The code is based on bertviz, a nice tool for BERT visualization.

Prepare

  • Change work directory to this directory.

    cd ./viz
  • Create a soft link to the data folder (If you are working on Windows, please modify the data path in the jupyter notebook by yourself).

    ln -s ../data ./
  • Download and unzip COCO val2017: images, annotations, place them under ./data/coco.

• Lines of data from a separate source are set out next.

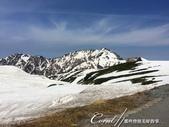 ●2016立山黑部之旅:●漫步其間,飽吸高海拔地區的新鮮空氣.jpg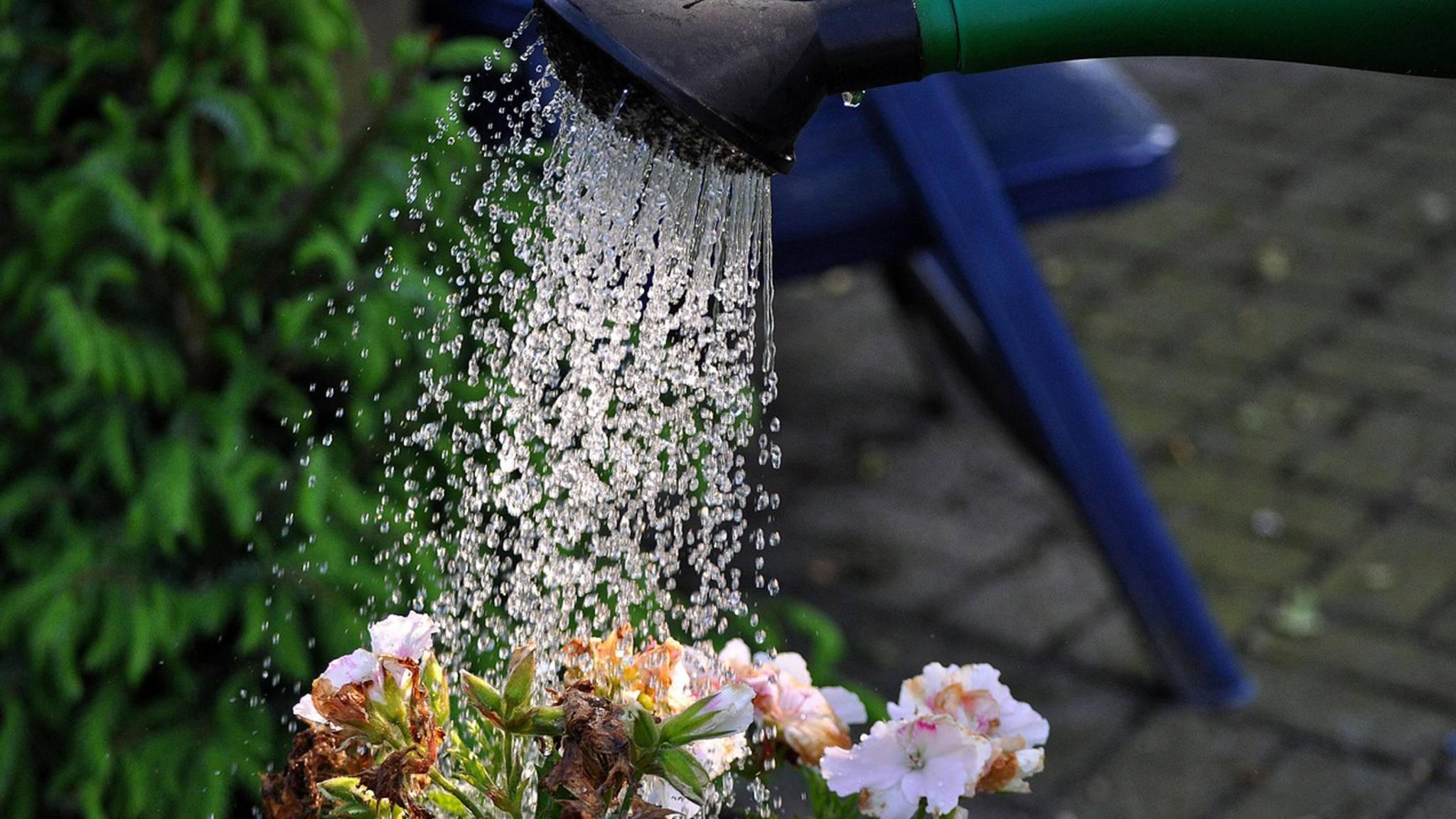 Alles andere als Abfall: Der Kaffeesatz sollte zwei- bis viermal jährlich im Garten Verwendung finden – auch verdünnt mit Wasser als Flüssigdünger.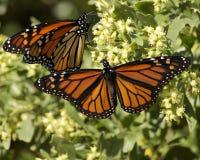 Accoppiamenti della farfalla di monarca Fotografia Stock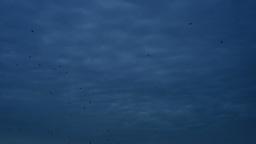 Crows Fly Black Sky Footage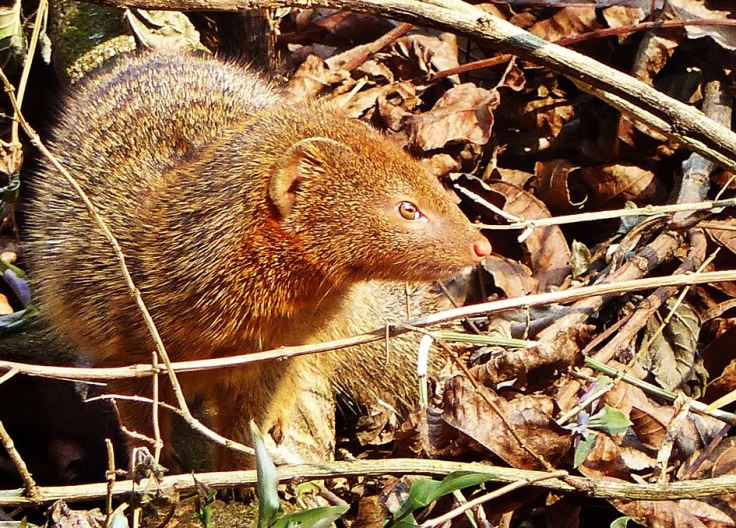 Slender Mongoose in profile in suburban garden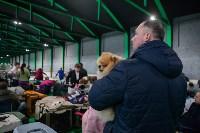 Выставка собак в Туле, Фото: 79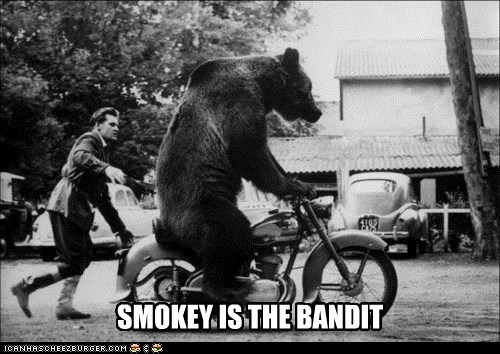 motorcycles,bears,smokey and the bandit,eastbound and down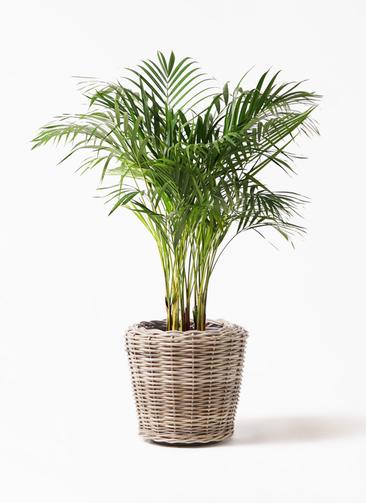 観葉植物 アレカヤシ 8号 モンデリック ラタン 付き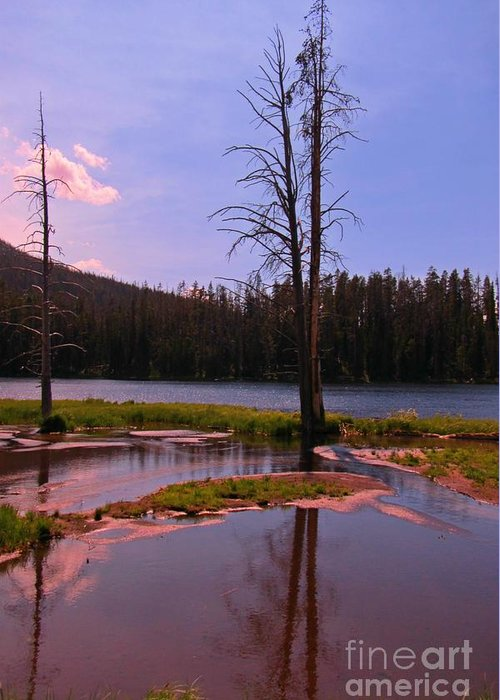 Simple Beauty Of Yellowstone Greeting Card featuring the photograph Simple Beauty Of Yellowstone by John Malone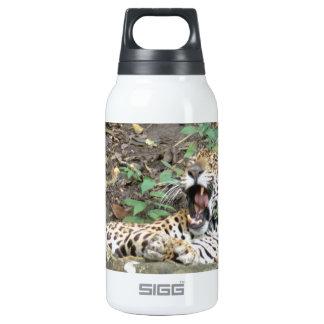 Bostezos soñolientos del tigre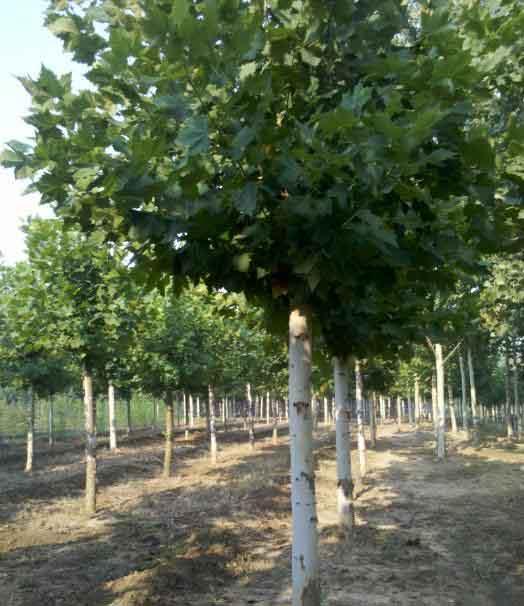 法国梧桐移植土地育苗要求土坡深厚
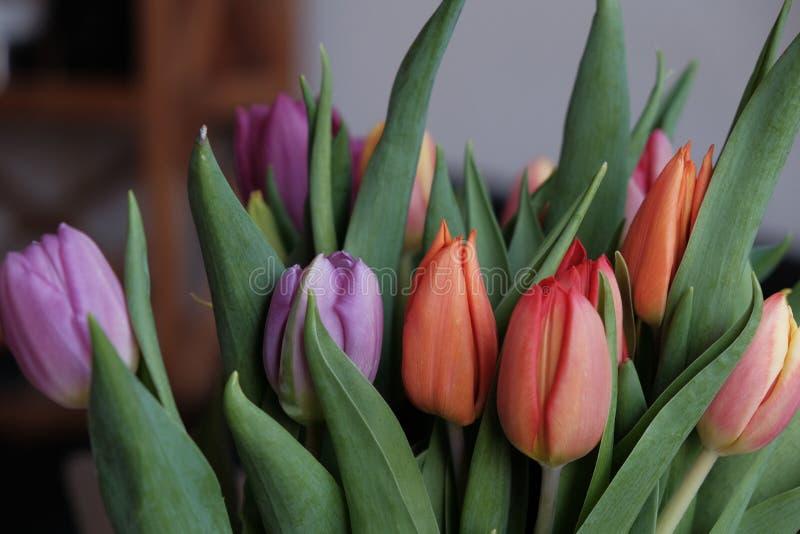 Όμορφη ανθοδέσμη τουλιπών με τα πορφυρά και πορτοκαλιά λουλούδια στοκ φωτογραφίες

  • (Optional) Download pre-trained models as described in PREPARE_PRETRAINED_MODELS.md, if you want to precompute all attention maps by yourself.

Pre-compute attention maps

  • Pre-computing all attention maps on COCO val2017:

    python pretrain/vis_attention_maps.py --cfg cfgs/pretrain/vis_attention_maps_coco.yaml --save-dir ./vl-bert_viz
  • We provide 100 pre-computed attention maps of vl-bert-base-e2e on COCO val2017: GoogleDrive BaiduPan, please download and unzip it into ./data.

Visualization on Jupyter Notebook

  • Open Jupyter Notebook in this directory and select model_view_vl-bert_coco.ipynb.

    jupyter notebook
  • Run all cells in the notebook in order.

  • Browse attention maps in the last cell, you can change the image id to visualize other examples.